Spiffy New Tools Used: Bar spoon, jiggers, muddler

One last suggestion, since you may well have gotten a muddler in your tool kit, and as just noted, it should not be used in making Old Fashioneds. This is actually the most complex of these drinks for your first bar kit, but if you make a killer Mojito, and if you do it with style, you will be King come Summertime.

MOJITO

  • 3 parts white rum
  • 1 part fresh lime juice
  • 1 part simple syrup
  • 4 mint leaves per drink

Drop mint and simple syrup into bottom of highball glass. Muddle briefly. Add lime juice and rum, then ice. Top with soda water and give a quick stir. Garnish with more mint and a lime wheel.

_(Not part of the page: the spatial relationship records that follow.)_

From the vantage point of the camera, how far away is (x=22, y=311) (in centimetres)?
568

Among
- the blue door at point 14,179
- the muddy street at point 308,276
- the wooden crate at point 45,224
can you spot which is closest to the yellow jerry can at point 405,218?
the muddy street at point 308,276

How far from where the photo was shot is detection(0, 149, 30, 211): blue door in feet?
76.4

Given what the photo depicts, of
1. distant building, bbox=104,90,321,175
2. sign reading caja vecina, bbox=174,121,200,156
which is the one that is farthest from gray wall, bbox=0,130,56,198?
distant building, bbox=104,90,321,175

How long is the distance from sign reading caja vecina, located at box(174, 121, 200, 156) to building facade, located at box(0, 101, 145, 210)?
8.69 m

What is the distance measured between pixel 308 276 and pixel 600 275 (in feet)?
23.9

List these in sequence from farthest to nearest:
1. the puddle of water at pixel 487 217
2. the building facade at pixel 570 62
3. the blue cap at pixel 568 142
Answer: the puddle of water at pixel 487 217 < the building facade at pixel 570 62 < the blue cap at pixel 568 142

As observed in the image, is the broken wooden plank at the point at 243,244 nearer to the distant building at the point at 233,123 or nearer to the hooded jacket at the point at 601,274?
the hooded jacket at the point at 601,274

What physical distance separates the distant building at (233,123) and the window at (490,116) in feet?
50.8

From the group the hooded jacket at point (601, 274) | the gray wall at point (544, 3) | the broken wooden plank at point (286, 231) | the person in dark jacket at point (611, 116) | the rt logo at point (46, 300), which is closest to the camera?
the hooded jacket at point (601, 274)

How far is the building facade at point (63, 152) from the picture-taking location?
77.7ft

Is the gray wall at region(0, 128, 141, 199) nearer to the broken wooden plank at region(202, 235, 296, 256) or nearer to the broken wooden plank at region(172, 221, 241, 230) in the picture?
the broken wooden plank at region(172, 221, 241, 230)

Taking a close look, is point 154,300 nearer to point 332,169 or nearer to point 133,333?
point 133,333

Be careful with muddling. Unlike you may have seen in certain rum ads, you need neither arms like Thor’s, nor a half an hour’s free time to muddle one Mojito. You are merely bruising the mint, not crushing or tearing it. If you do crush or tear the mint, you will release not only the essential oils you need for flavor and aroma, but also other, less appetizing chemicals.

Er, the hotties in short dresses dancing on the tables in the video? Also not required… but recommended.

Now, you have your kit of real bar tools. Go out and make yourself some real drinks with them!